累風庵閑日録

本と日常の徒然

『グリーン車の子供』 戸板康二 創元推理文庫

●『グリーン車の子供』 戸板康二 創元推理文庫 読了。

 一気に通読するのはしんどかったので、先月から細切れに読んでいた。目の前の状況を錯覚したり相手の言葉を誤解したり、といった心の動きがキーになっている作品が多い。また、普段何気なく行っているちょっとした癖が重要な役割を果たす作品もある。こういうのは好み直撃だし、上手いと思う。

 以下、コメントしたい作品をいくつか挙げておく。「密室の鎧」は、いかにもそれっぽい密室ネタが嬉しい。この作品はまた、(伏せ字)という伏線の妙もある。

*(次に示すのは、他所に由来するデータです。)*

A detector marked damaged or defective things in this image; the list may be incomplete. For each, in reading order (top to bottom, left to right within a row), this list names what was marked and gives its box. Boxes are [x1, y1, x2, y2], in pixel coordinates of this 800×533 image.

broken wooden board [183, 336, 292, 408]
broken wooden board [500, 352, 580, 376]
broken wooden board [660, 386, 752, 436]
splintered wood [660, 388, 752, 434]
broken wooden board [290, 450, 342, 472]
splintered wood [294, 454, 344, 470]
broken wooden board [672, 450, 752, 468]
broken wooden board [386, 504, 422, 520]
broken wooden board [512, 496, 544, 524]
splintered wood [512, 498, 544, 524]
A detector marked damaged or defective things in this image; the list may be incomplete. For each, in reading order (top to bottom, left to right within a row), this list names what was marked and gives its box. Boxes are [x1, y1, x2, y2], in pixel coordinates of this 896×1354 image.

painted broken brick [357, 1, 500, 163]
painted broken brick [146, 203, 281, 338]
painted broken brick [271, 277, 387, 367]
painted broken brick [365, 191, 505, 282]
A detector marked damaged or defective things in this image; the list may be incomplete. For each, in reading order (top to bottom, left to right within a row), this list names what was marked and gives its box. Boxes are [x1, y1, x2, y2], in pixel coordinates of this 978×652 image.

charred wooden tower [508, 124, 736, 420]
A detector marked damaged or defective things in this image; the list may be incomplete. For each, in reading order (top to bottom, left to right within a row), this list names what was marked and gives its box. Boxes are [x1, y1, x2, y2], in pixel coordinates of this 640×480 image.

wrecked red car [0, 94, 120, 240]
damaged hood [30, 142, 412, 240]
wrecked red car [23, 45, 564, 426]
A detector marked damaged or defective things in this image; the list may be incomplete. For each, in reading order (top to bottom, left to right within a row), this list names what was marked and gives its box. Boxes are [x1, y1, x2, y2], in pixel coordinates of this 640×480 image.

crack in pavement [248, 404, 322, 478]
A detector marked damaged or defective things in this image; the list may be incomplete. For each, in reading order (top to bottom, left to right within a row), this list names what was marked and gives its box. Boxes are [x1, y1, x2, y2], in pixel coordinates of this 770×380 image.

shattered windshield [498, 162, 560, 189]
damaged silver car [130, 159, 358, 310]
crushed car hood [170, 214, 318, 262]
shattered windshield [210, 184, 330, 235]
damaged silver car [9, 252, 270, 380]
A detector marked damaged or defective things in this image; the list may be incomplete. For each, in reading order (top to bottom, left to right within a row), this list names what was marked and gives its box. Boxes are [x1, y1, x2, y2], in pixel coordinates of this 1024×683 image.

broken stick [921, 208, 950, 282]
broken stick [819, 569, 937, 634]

「隣家の消息」は、真相とキーパーソンの造形とが結びついていて秀逸。「美少年の死」は、伏線だとか真相だとかより、関わった人間そのものが強く記憶に残る。

「句会の短冊」は心理の綾も読みどころだが、分刻みの行動表なんてミステリらしい趣向が嬉しいし、最後の〆も決まっている。「光源氏の醜聞」のある小道具が発する違和感は、今読んでもまあ気付くだろう。ところがその意味するところは、おそらく発表当時の読者にしか思い浮かばないのでは。というネタが面白い。

「襲名の扇子」は、メインのネタそのものにはあまり感銘を受けなかったが、いわゆる「奇妙な味」を思わせる幕切れが上出来。「グリーン車の子供」は、見えている光景がぐるりと変わって思いがけない部分にぱっと焦点が当たる展開がお見事。中村雅楽シリーズをちゃんと読むのはこれで二冊目である。読めば読むほどその滋味が沁みる。すっかり気に入ってしまった。創元推理文庫の全集はあと三冊、せいぜい味読したい。